Il successo della raccolta poetica dedicata all’infanzia fu festeggiato, tra gli altri, dal critico Gianfranco Contini che la definì:

Una delle migliori estensioni della poetica moderna alla letteratura per l’infanzia eseguita da un poeta vero.

La poetica del Vaporetto può essere introdotta e riassunta efficacemente dalla poesia Girotondo:

Ho preso tutti i bambini per mano,
andiamo in corsa per la città.

La volontà di mostrare la città ai bambini tenendoli, per l’appunto, per mano è esattamente ciò che il poeta realizza attraverso Inverno a Milano. In questa lirica descrive lo spettacolo imponente del Duomo additandolo come se si ponesse alla stessa altezza dei più piccoli.
Sin dal primo verso che apre il componimento troviamo un’esclamazione: “Vedete là nel cielo?” Gatto si propone innanzitutto di mostrare le cose dal punto di vista visivo, dando corpo all’immaginazione attraverso la concretezza del reale.
Il Duomo di Milano appare così in bilico tra un mondo realistico e uno immaginifico: diventa una creatura ibrida e fantastica, al pari di un unicorno.

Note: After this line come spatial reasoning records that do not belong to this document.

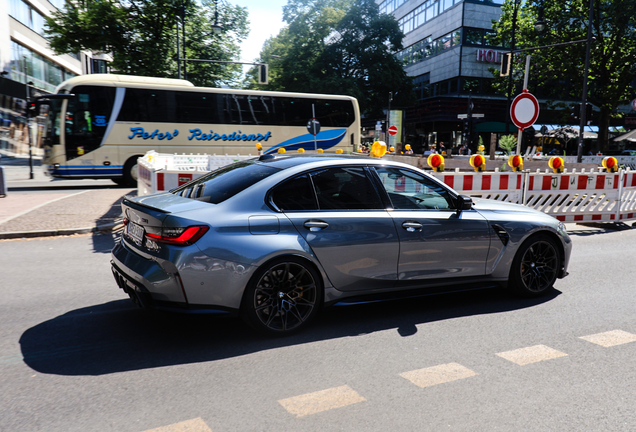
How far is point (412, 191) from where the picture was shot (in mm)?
4918

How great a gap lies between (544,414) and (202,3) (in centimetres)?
3441

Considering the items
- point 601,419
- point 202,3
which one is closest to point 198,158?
point 601,419

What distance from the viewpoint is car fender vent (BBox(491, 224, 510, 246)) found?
16.7ft

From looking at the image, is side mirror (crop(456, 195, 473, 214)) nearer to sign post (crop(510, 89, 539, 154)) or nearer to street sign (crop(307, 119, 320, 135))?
sign post (crop(510, 89, 539, 154))

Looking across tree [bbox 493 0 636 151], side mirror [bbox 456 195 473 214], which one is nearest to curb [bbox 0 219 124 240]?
side mirror [bbox 456 195 473 214]

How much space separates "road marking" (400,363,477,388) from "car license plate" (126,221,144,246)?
7.22 ft

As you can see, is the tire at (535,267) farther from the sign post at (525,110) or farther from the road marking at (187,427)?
the sign post at (525,110)

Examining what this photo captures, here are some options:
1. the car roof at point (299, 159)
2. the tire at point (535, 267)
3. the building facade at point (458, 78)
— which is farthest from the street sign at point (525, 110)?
the building facade at point (458, 78)

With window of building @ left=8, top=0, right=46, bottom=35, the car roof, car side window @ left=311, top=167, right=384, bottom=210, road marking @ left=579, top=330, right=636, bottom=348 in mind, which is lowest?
road marking @ left=579, top=330, right=636, bottom=348

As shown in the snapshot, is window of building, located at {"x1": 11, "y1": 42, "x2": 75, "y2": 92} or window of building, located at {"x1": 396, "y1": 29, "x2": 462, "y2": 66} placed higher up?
window of building, located at {"x1": 396, "y1": 29, "x2": 462, "y2": 66}

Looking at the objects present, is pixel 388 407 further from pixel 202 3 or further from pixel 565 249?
pixel 202 3

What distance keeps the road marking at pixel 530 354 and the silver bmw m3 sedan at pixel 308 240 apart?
3.34ft

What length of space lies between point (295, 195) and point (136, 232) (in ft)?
4.25

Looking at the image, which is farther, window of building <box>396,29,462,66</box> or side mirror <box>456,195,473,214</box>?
window of building <box>396,29,462,66</box>
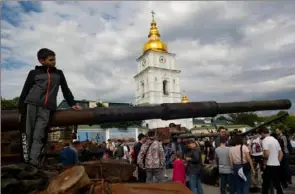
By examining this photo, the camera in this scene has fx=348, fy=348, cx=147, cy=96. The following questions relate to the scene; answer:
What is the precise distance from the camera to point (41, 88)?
3777 millimetres

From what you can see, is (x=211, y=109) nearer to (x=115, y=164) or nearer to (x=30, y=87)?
(x=115, y=164)

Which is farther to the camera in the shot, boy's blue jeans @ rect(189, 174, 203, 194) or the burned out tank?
boy's blue jeans @ rect(189, 174, 203, 194)

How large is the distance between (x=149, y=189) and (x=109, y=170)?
0.70 m

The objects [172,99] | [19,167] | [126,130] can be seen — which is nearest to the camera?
[19,167]

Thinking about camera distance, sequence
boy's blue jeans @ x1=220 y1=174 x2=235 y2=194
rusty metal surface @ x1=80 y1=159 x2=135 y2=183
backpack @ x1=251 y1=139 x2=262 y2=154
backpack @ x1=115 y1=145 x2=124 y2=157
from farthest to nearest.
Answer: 1. backpack @ x1=115 y1=145 x2=124 y2=157
2. backpack @ x1=251 y1=139 x2=262 y2=154
3. boy's blue jeans @ x1=220 y1=174 x2=235 y2=194
4. rusty metal surface @ x1=80 y1=159 x2=135 y2=183

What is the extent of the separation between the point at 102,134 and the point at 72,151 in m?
48.3

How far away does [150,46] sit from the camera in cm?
7844

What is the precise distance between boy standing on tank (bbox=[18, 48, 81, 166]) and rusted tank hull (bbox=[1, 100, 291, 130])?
137 millimetres

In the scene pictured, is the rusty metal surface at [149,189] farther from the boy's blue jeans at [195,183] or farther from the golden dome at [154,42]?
the golden dome at [154,42]

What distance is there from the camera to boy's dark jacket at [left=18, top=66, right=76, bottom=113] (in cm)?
372

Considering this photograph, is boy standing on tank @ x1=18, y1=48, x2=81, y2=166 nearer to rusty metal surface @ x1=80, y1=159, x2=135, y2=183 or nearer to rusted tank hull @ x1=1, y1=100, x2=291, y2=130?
rusted tank hull @ x1=1, y1=100, x2=291, y2=130

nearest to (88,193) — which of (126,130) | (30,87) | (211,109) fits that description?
(30,87)

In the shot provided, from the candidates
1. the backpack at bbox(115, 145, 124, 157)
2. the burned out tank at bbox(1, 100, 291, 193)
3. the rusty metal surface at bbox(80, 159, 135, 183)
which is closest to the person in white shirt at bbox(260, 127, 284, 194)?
the burned out tank at bbox(1, 100, 291, 193)

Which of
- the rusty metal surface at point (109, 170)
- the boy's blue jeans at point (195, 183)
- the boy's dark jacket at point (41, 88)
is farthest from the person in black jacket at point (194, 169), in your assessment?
the boy's dark jacket at point (41, 88)
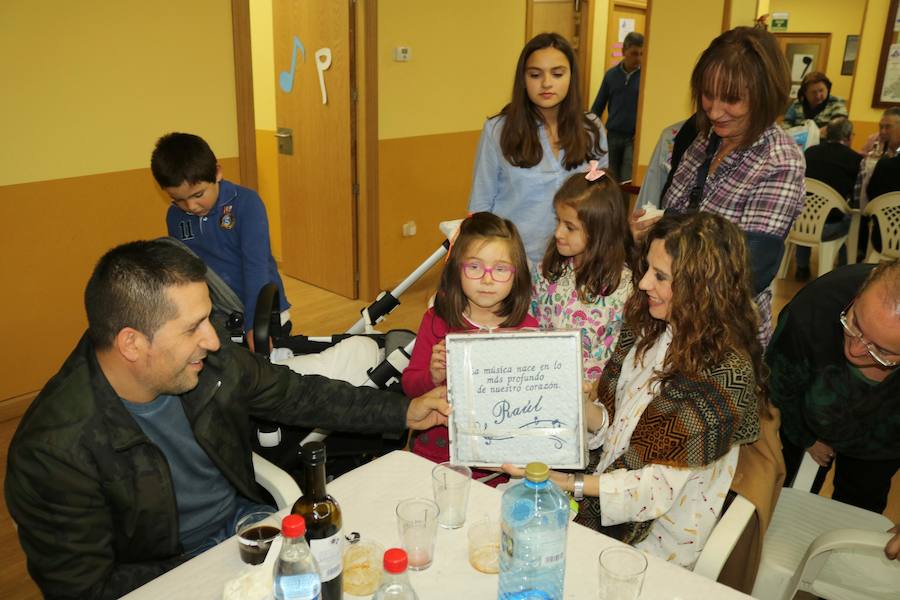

Il primo elemento che viene introdotto nella poesia è il sole dell’inverno del nord: che è “piccolo” come se dovesse svanire tra la nebbia. Nel cielo pallido e bianco possiamo già intravedere la presenza della luna, come un anticipo di tenebra. Questo conduce Gatto a formulare una grande verità che va ben oltre il linguaggio metaforico dell’immaginazione poetica:

Milano a mezzogiorno è già crepuscolare.

In questa atmosfera notturna, quasi sospesa nella nebbia, i rami degli alberi sembrano creature vive attraversate da un “vento senza voce” che quasi non li agita, non li muove. Anche il cromatismo acquista un significato particolare: dominano i colori del grigio e del nero, caratteristici dell’inverno nordico, e fa capolino persino l’argento che sembra racchiudere nella sua sfumatura metallica il gelo della stagione invernale.

Infine, mentre il sole sembra diventare una grande luna come in una metamorfosi, ecco che fa capolino il Duomo, immerso nel grigiore crepuscolare, che sembra fuoriuscire da un mare di nebbia.
La grande costruzione gotica appare come un essere leggendario: il Duomo è infatto avvolto dai “licheni”, organismi che di solito crescono nelle regioni fredde-artiche e che nell’insieme conferiscono alla sua figura un’immagine crepuscolare. Il Duomo di Milano “fiorito di grigio” è imponente come un gigante, come una creatura mitica nata dal cuore segreto e ghiaccio dell’inverno. La sua immagine si fissa nella memoria con un’istantaneità sconcertante: è d’improvviso quel Duomo immaginario è ciò che vedono anche i nostri occhi.
Pur nella sua fredda glacialità l’inverno lombardo è tuttavia descritto con un aggettivo confortante “sereno”: le nebbie bianche infatti avvolgono il cielo in un candore ovattato persino nelle notti più limpide.

Leggendo questa poesia sorprende il fatto che Alfonso Gatto non limiti il suo “messaggio” al solo pubblico bambino. Il vaporetto era infatti una raccolta destinata ai “bambini di ogni età”, e quindi persino gli adulti si sentono parte del patto educativo stabilito dal poeta.
Anche gli occhi di chi si è lasciato alle spalle il mondo incantato dell’infanzia possono scorgere nel Duomo di Milano una creatura immaginifica, sorta dal regno di nebbia dell’inverno.

Alfonso Gatto ci ricorda, come recita una sua famosa poesia, che Ogni uomo è stato bambino. Non sorprende, del resto, che fosse un grande amico di Gianni Rodari, l’indimenticabile maestro della Grammatica della fantasia.